EXTRACT TO READ:
···

The Pushkin House (), formally the Institute of Russian Literature (), is a research institute in St. Petersburg. It is part of a network of institutions affiliated with the Russian Academy of Sciences.

History

Establishment 
The Russian Literature Institute began its life in December 1905 as the main centre for Alexander Pushkin studies in Imperial Russia. A commission in charge of erecting a Pushkin monument in St. Petersburg, led by Sergei Oldenburg and Aleksey Shakhmatov, suggested a permanent institution be set up to preserve original Pushkin manuscripts:

The idea won support from all sides and was welcomed by Grand Duke Constantine Constantinovich. It was understood that the Pushkin House would be housed in a purpose-built Neoclassical edifice, or Odeon, but the idea failed to materialize owing to lack of funds. 

In 1907 Vladimir Kokovtsov, Minister of Finance, came up with the proposal to acquire a huge collection of Pushkin manuscripts and memorabilia amassed in Paris by Alexander Onegin from 1879 onwards. The negotiations dragged on until Onegin's death in 1925, but the bulk of his collection eventually ended up in Russia. The most precious items had been presented to Onegin by Vasily Zhukovsky's son. The personal libraries and manuscripts of Ivan Krylov, Pyotr Pletnev, and Andrei Bolotov were acquired from their heirs soon afterward.

Soviet era

The Pushkin House was originally a non-governmental organization specializing in Pushkin studies, which have been recognized by Russian authorities as a separate branch of scholarly inquiry. The Russian Revolution led to the shutdown of all non-governmental institutions, but the Pushkin House was spared and put under the umbrella of the Russian Academy of Sciences (in 1918). Such "honorary" directors as Anatoly Lunacharsky, Lev Kamenev and Maksim Gorky ensured its safe passage through the hardships of the Revolution.

···

SHORT PROBLEM 1: According to the passage on the Pushkin House, who proposed acquiring Alexander Onegin's Paris collection in 1907?
SHORT PROBLEM 2: Reproduce the stretch of the passage on the Pushkin House from "The idea won" through "heirs soon afterward.".

···

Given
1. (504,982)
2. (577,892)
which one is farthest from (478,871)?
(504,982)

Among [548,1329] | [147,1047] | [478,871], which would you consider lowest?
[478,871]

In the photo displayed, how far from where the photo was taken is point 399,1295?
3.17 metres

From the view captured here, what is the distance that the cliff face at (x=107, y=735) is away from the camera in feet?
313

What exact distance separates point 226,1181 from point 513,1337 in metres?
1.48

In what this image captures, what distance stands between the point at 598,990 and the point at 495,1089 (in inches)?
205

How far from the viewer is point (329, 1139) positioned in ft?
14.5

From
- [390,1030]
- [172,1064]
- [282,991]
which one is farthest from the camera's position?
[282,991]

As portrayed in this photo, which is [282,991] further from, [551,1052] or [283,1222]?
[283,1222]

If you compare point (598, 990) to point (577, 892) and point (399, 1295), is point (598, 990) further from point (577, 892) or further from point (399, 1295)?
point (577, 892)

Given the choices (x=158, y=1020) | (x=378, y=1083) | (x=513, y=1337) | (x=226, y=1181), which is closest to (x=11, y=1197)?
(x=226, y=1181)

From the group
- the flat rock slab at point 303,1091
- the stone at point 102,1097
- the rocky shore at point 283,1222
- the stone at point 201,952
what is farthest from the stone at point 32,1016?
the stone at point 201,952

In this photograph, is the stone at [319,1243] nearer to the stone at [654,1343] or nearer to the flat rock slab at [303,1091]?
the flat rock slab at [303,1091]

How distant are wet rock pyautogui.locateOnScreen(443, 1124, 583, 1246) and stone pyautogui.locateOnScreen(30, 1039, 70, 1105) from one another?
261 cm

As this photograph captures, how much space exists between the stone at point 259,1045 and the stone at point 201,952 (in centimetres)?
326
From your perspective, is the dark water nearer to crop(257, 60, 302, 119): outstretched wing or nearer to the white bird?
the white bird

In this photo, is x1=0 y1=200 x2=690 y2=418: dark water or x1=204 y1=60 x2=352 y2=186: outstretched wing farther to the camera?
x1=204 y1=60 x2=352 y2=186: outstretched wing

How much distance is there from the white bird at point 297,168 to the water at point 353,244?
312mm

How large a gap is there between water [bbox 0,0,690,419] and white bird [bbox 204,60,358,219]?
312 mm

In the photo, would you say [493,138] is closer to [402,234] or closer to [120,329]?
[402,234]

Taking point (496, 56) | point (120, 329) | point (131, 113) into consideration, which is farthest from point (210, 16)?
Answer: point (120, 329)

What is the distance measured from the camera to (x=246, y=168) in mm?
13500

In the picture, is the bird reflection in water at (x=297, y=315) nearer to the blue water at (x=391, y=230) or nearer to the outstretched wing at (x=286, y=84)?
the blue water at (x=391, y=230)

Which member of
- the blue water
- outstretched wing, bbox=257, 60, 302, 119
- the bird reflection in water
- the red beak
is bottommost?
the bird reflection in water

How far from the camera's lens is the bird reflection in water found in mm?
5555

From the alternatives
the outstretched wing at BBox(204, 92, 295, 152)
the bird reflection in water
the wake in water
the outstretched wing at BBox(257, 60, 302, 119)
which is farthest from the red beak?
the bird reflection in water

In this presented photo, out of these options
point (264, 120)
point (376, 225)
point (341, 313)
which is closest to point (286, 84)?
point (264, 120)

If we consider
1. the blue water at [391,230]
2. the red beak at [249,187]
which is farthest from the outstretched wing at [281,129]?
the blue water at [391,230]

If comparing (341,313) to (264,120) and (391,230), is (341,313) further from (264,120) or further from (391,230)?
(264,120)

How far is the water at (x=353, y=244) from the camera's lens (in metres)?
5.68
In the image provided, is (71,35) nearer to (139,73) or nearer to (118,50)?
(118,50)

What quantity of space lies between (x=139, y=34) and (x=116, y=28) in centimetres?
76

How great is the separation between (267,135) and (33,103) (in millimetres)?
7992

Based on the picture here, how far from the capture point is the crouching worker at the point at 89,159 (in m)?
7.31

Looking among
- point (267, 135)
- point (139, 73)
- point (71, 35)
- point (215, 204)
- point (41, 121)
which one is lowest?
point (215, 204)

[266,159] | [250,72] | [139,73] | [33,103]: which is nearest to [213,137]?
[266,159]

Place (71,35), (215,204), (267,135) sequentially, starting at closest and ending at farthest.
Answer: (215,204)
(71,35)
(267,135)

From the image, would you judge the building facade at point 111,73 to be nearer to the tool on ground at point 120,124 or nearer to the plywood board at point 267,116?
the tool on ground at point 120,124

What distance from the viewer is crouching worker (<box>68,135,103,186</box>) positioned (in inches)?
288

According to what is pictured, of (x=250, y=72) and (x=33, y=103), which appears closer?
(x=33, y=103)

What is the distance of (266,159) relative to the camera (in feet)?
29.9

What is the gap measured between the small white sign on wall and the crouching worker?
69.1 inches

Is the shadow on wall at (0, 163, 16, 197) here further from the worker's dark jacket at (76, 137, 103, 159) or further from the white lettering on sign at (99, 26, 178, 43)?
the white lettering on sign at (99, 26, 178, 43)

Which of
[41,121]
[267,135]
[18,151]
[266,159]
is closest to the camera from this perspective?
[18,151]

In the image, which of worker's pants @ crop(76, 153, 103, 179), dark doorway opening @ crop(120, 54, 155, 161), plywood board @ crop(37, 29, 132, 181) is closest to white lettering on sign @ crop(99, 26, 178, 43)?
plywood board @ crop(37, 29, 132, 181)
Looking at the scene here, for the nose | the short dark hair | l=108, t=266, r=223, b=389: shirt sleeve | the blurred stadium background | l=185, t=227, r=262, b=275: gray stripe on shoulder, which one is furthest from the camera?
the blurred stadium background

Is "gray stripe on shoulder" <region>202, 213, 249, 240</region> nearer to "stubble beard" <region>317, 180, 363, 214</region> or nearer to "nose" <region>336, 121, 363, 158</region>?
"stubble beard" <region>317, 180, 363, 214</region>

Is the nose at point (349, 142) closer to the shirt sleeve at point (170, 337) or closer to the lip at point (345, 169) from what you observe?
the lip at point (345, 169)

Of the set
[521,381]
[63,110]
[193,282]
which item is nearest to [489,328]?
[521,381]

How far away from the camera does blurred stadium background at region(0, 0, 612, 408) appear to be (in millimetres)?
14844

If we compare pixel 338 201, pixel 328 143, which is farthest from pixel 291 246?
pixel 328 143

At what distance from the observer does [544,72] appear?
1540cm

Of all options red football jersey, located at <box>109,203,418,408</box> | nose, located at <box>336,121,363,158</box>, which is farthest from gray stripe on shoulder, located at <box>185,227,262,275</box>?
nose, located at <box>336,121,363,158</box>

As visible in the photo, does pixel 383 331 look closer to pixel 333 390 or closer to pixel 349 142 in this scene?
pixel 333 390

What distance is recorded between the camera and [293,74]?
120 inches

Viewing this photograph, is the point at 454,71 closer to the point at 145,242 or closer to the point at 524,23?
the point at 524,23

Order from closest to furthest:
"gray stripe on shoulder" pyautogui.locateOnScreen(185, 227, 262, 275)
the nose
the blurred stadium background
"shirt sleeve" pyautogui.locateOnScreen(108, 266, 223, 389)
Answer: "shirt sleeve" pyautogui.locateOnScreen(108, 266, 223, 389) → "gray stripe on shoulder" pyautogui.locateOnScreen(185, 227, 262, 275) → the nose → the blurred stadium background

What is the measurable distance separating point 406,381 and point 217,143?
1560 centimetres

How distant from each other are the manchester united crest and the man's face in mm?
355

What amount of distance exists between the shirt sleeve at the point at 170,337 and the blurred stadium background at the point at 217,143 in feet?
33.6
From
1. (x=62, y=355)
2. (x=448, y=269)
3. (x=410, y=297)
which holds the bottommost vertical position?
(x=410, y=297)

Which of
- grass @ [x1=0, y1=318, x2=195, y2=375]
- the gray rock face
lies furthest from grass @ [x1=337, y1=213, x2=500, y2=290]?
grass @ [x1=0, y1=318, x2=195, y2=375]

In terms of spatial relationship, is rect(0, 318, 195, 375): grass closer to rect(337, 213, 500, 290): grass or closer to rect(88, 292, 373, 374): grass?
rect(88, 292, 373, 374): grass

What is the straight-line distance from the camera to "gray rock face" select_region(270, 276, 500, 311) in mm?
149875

···

COMPLETE OUTPUT 1: Vladimir Kokovtsov, the Minister of Finance.

COMPLETE OUTPUT 2:
The idea won support from all sides and was welcomed by Grand Duke Constantine Constantinovich. It was understood that the Pushkin House would be housed in a purpose-built Neoclassical edifice, or Odeon, but the idea failed to materialize owing to lack of funds. 

In 1907 Vladimir Kokovtsov, Minister of Finance, came up with the proposal to acquire a huge collection of Pushkin manuscripts and memorabilia amassed in Paris by Alexander Onegin from 1879 onwards. The negotiations dragged on until Onegin's death in 1925, but the bulk of his collection eventually ended up in Russia. The most precious items had been presented to Onegin by Vasily Zhukovsky's son. The personal libraries and manuscripts of Ivan Krylov, Pyotr Pletnev, and Andrei Bolotov were acquired from their heirs soon afterward.